-- BEGIN SELECTED PASSAGE --
Chaining data loaders - Githubissues

Fil commented 7 months ago

Suppose we want to 1. download a dataset from an API and 2. analyze it. Currently a data loader must do both at the same time, and will run the download part again if we update the analysis code.

Ideally we'd want to separate this into two chained data loaders, that would still be live, i.e. if a page relies on 2 that relies on 1, editing 1 would tell the page to require the analysis again, which would trigger a new download. But editing 2 would only run the analysis again, not the download.

This would also make it easier to generate several files from a common (and slow) download.

mbostock commented 7 months ago

From https://github.com/observablehq/cli/pull/325#issuecomment-1842916117:

Tthe API for chaining loaders isn’t really about FileAttachment since data loaders can be written in any language. Instead a data loader needs to be able to fetch a file from the preview server (and we need an equivalent server during build). Maybe we set an environment variable which data loaders can read to know the address of the preview server. We’d also need to detect and error on circular dependencies ideally.

mythmon commented 5 months ago

I've been working on a small project to get some first hand experience with the CLI. In it I'm downloading a zip file from some hobbyist website, extracting couple dozen text files, and then running them through a custom parser. Parsing them takes about 30 seconds, which is a bit longer than I want to do in the markdown file. I'm iterating on the parser itself, so I'm re-running it every few minutes.
-- END SELECTED PASSAGE --
■ **OBJECTIVE A**: In the thread on chaining data loaders, how long does it take to parse the extracted text files in mythmon's project?
■ **OBJECTIVE B**: Continue the thread on chaining data loaders from its last sentence.
-- BEGIN DATA PROVIDED --
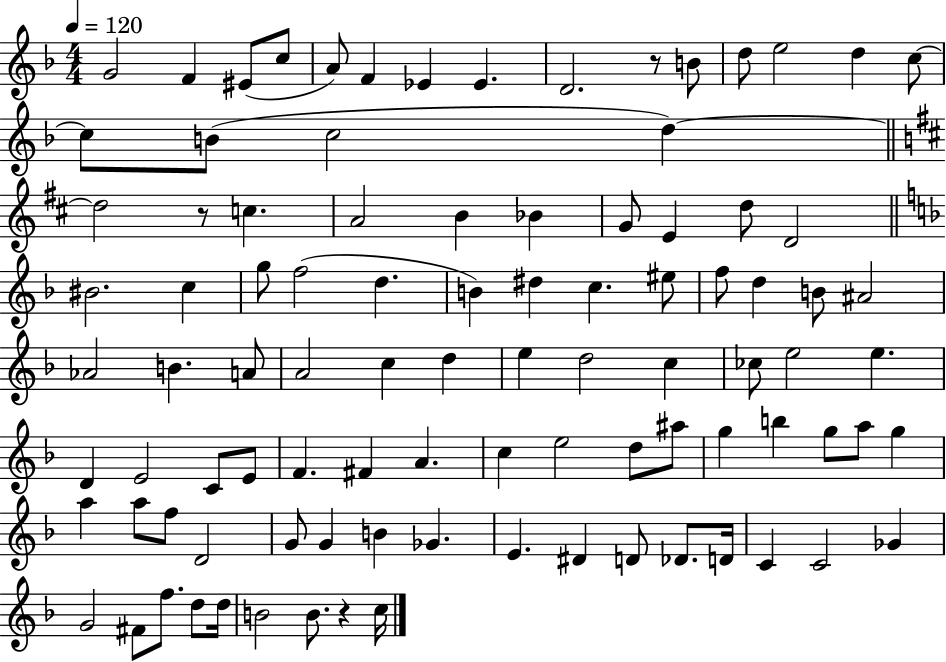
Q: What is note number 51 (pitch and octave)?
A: E5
-- END DATA PROVIDED --
■ **RIGHT ANSWER A**: About 30 seconds.

■ **RIGHT ANSWER B**:
The options I see for my case are:

Do everything in one data loader, and naively download the zip every time. That seems rude to the small site.
Do everything in one data loader, and implement my own caching functionality. This seems tedious and exactly what I'd want a data loader to do for me.
Run the parser in the client. This feels slow, though it is nice for development to see the data load in as it generates.

From this, I have two wish list items. One is chained data loaders, the other is incremental data loaders that can somehow stream their results in to the client. I don't really know how that would work, and it's probably better suited for Notebooks anyways.

I can sympathize with wanting data loaders to be in any language, but it is very jarring to go from writing my code in a JS fenced code block script and having it work easily, to working in a .json.js data loader and suddenly all of my imports break and I lose all of the nice tools I was using a moment ago. It makes me feel like to properly use Observable CLI I need to be fluent in three varieties of JS: Markdown code blocks, browser imports, and file attachments.

Perhaps once we have the server-based dataloader workflow that Mike mentioned, we could then wrap that in a FileAttachment facade that makes it feel just like it does in Markdown files.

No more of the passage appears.